TASK: Your response should consist of every line below, reproduced without alteration.

--- INPUT MATERIAL Enclosed Below ---

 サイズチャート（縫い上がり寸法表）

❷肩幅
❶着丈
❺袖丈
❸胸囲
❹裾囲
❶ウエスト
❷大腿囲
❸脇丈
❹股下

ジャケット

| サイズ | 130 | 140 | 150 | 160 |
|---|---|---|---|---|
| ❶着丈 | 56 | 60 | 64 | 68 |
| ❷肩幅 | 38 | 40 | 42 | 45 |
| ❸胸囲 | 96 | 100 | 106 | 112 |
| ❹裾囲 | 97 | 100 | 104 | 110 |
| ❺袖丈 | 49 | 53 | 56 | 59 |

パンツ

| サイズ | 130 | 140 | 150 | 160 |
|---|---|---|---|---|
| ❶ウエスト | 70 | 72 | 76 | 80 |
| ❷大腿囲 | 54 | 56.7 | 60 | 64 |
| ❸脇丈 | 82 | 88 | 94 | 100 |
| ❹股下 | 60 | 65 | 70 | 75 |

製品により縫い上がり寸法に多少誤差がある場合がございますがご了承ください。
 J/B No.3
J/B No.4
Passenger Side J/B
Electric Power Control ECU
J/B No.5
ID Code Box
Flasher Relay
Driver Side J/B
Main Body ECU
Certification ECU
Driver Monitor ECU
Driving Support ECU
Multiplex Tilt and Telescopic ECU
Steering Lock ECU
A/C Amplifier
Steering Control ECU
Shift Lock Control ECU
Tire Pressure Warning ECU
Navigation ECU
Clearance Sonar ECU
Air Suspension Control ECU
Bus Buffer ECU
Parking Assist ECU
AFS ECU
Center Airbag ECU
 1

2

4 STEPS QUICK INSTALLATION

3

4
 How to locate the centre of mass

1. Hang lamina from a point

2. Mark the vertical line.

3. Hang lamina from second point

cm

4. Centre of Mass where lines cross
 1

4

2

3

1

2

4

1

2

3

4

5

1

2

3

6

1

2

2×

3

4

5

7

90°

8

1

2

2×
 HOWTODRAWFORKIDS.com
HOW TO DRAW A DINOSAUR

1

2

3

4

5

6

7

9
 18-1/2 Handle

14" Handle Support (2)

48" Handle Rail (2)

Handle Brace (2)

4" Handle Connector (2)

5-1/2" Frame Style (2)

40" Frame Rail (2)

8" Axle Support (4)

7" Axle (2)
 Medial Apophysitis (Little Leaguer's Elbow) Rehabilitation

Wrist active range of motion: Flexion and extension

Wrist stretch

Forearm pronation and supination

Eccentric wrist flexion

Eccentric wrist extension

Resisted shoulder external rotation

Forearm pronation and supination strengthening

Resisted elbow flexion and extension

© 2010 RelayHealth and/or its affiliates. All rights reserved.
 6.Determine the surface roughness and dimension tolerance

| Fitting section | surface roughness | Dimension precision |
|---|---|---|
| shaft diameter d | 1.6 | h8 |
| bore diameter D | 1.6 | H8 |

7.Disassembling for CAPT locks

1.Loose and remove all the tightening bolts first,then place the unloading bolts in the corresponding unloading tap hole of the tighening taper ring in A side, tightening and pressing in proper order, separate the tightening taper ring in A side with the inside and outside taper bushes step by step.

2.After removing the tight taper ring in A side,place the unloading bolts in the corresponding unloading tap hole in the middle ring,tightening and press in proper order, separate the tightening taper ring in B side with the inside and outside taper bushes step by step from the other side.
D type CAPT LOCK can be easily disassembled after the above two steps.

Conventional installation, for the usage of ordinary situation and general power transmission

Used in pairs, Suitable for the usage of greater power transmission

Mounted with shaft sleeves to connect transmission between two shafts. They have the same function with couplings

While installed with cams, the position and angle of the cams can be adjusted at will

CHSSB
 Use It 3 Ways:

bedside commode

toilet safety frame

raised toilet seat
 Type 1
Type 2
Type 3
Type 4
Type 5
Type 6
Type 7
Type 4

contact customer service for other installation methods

--- End of Enclosed INPUT MATERIAL ---

EXERCISE RESPONSE:
 サイズチャート（縫い上がり寸法表）

❷肩幅
❶着丈
❺袖丈
❸胸囲
❹裾囲
❶ウエスト
❷大腿囲
❸脇丈
❹股下

ジャケット

| サイズ | 130 | 140 | 150 | 160 |
|---|---|---|---|---|
| ❶着丈 | 56 | 60 | 64 | 68 |
| ❷肩幅 | 38 | 40 | 42 | 45 |
| ❸胸囲 | 96 | 100 | 106 | 112 |
| ❹裾囲 | 97 | 100 | 104 | 110 |
| ❺袖丈 | 49 | 53 | 56 | 59 |

パンツ

| サイズ | 130 | 140 | 150 | 160 |
|---|---|---|---|---|
| ❶ウエスト | 70 | 72 | 76 | 80 |
| ❷大腿囲 | 54 | 56.7 | 60 | 64 |
| ❸脇丈 | 82 | 88 | 94 | 100 |
| ❹股下 | 60 | 65 | 70 | 75 |

製品により縫い上がり寸法に多少誤差がある場合がございますがご了承ください。
 J/B No.3
J/B No.4
Passenger Side J/B
Electric Power Control ECU
J/B No.5
ID Code Box
Flasher Relay
Driver Side J/B
Main Body ECU
Certification ECU
Driver Monitor ECU
Driving Support ECU
Multiplex Tilt and Telescopic ECU
Steering Lock ECU
A/C Amplifier
Steering Control ECU
Shift Lock Control ECU
Tire Pressure Warning ECU
Navigation ECU
Clearance Sonar ECU
Air Suspension Control ECU
Bus Buffer ECU
Parking Assist ECU
AFS ECU
Center Airbag ECU
 1

2

4 STEPS QUICK INSTALLATION

3

4
 How to locate the centre of mass

1. Hang lamina from a point

2. Mark the vertical line.

3. Hang lamina from second point

cm

4. Centre of Mass where lines cross
 1

4

2

3

1

2

4

1

2

3

4

5

1

2

3

6

1

2

2×

3

4

5

7

90°

8

1

2

2×
 HOWTODRAWFORKIDS.com
HOW TO DRAW A DINOSAUR

1

2

3

4

5

6

7

9
 18-1/2 Handle

14" Handle Support (2)

48" Handle Rail (2)

Handle Brace (2)

4" Handle Connector (2)

5-1/2" Frame Style (2)

40" Frame Rail (2)

8" Axle Support (4)

7" Axle (2)
 Medial Apophysitis (Little Leaguer's Elbow) Rehabilitation

Wrist active range of motion: Flexion and extension

Wrist stretch

Forearm pronation and supination

Eccentric wrist flexion

Eccentric wrist extension

Resisted shoulder external rotation

Forearm pronation and supination strengthening

Resisted elbow flexion and extension

© 2010 RelayHealth and/or its affiliates. All rights reserved.
 6.Determine the surface roughness and dimension tolerance

| Fitting section | surface roughness | Dimension precision |
|---|---|---|
| shaft diameter d | 1.6 | h8 |
| bore diameter D | 1.6 | H8 |

7.Disassembling for CAPT locks

1.Loose and remove all the tightening bolts first,then place the unloading bolts in the corresponding unloading tap hole of the tighening taper ring in A side, tightening and pressing in proper order, separate the tightening taper ring in A side with the inside and outside taper bushes step by step.

2.After removing the tight taper ring in A side,place the unloading bolts in the corresponding unloading tap hole in the middle ring,tightening and press in proper order, separate the tightening taper ring in B side with the inside and outside taper bushes step by step from the other side.
D type CAPT LOCK can be easily disassembled after the above two steps.

Conventional installation, for the usage of ordinary situation and general power transmission

Used in pairs, Suitable for the usage of greater power transmission

Mounted with shaft sleeves to connect transmission between two shafts. They have the same function with couplings

While installed with cams, the position and angle of the cams can be adjusted at will

CHSSB
 Use It 3 Ways:

bedside commode

toilet safety frame

raised toilet seat
 Type 1
Type 2
Type 3
Type 4
Type 5
Type 6
Type 7
Type 4

contact customer service for other installation methods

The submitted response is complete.